#### Trecho
Neste sentido todos os envolvidos no processo terapêutico podem se beneficiar. Por outro lado, por ser um tema em que muitas abordagens se debruçaram para compreendê-lo, trazê-lo à tona com uma perspectiva específica e relacioná-la aos estudos já existentes sempre é uma forma de enriquecer, ou, se for o caso, refutar, e se possível, CRIAR.
A investigação sobre criatividade envolve grande variedade de material a ser estudado, indicando a necessidade de uma visão integradora das informações disponíveis sobre o fenômeno criativo. A despeito da necessidade de organização do material sobre o assunto, sintetiza-se a definição de criatividade como sendo um potencial humano, fruto da existência e evolução do Homem, que possibilita a criação de ideias e produtos. Como consequência de tal processo, o ser humano adquire liberdade e autonomia para desenvolver suas atividades e tarefas (Sakamoto, 2000). Para Justo (2001), fluência, flexibilidade e originalidade são essenciais para compreender o mundo contemporâneo e para poder ter condições de agir sobre ele, uma vez que as mudanças ocorrem de forma constante e rápida, sendo que a criatividade pode ser um diferencial no processo de adaptação às novas demandas cotidianas. Por isso, da mesma forma que outras habilidades são estimuladas e incentivadas, a criatividade deveria possuir um espaço especial no processo de formação dos indivíduos.
Do ponto de vista psicanalítico, em função da importância que a abordagem confere aos conteúdos inconscientes, pode-se compreender a criatividade como a expressão da subjetividade humana, fruto da equação entre a compreensão racional e a vivência irracional, a partir da interação entre tendências constitucionais e experiências vividas. Para tanto, esse processo considera os conteúdos do mundo interno e os fatos da realidade externa, com foco na manutenção, transformação e aprimoramento para a adaptação à vida (Oliveira, 2001).

#### Excertos da listagem
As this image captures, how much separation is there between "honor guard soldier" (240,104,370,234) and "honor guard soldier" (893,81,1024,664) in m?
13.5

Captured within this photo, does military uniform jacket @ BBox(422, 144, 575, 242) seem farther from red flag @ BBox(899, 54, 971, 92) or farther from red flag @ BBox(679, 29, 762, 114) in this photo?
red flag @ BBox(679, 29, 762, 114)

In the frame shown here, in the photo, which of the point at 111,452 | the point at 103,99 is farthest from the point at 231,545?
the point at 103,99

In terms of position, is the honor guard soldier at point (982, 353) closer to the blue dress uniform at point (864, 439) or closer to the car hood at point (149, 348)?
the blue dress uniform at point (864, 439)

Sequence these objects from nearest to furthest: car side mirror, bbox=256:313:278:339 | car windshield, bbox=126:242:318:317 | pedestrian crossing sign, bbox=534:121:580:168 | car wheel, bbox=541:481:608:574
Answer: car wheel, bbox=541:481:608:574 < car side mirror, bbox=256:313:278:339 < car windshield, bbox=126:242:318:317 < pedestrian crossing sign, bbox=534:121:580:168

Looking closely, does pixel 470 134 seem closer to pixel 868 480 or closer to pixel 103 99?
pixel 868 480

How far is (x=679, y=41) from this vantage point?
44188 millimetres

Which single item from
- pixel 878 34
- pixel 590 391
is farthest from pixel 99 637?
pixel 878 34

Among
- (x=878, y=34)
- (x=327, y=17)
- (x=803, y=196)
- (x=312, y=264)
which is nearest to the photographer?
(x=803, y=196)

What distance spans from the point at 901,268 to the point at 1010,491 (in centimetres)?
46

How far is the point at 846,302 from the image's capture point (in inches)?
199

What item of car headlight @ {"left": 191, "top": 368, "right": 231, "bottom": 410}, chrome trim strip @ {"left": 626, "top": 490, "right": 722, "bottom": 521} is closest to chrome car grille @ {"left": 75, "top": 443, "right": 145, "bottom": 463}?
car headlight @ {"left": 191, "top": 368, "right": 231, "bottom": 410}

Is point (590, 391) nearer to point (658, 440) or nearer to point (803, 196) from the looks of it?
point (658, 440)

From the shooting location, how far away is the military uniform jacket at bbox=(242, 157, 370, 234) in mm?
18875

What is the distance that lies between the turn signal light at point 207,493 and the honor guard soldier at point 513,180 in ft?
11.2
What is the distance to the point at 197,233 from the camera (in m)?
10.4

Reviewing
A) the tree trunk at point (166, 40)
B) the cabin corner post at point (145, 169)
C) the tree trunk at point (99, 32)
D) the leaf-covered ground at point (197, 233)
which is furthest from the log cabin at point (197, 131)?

#### Problema curto A
Segundo o trecho, quais três qualidades Justo (2001) considera essenciais para compreender o mundo contemporâneo?
#### Problema curto B
Reproduza a listagem a partir da linha que contém "How far is (x=679, y=41)" até o fim dela, incluindo essa primeira linha, trocando "tree trunk" por "tree stump" e deixando todo o resto inalterado.

#### Resposta escrita A
Fluência, flexibilidade e originalidade.

#### Resposta escrita B
How far is (x=679, y=41) from this vantage point?
44188 millimetres

Which single item from
- pixel 878 34
- pixel 590 391
is farthest from pixel 99 637?
pixel 878 34

Among
- (x=878, y=34)
- (x=327, y=17)
- (x=803, y=196)
- (x=312, y=264)
which is nearest to the photographer?
(x=803, y=196)

What distance spans from the point at 901,268 to the point at 1010,491 (in centimetres)?
46

How far is the point at 846,302 from the image's capture point (in inches)?
199

What item of car headlight @ {"left": 191, "top": 368, "right": 231, "bottom": 410}, chrome trim strip @ {"left": 626, "top": 490, "right": 722, "bottom": 521} is closest to chrome car grille @ {"left": 75, "top": 443, "right": 145, "bottom": 463}?
car headlight @ {"left": 191, "top": 368, "right": 231, "bottom": 410}

Is point (590, 391) nearer to point (658, 440) or nearer to point (803, 196) from the looks of it?
point (658, 440)

From the shooting location, how far away is the military uniform jacket at bbox=(242, 157, 370, 234) in mm?
18875

What is the distance that lies between the turn signal light at point 207,493 and the honor guard soldier at point 513,180 in ft?
11.2
What is the distance to the point at 197,233 from the camera (in m)?
10.4

Reviewing
A) the tree stump at point (166, 40)
B) the cabin corner post at point (145, 169)
C) the tree stump at point (99, 32)
D) the leaf-covered ground at point (197, 233)
which is furthest from the log cabin at point (197, 131)?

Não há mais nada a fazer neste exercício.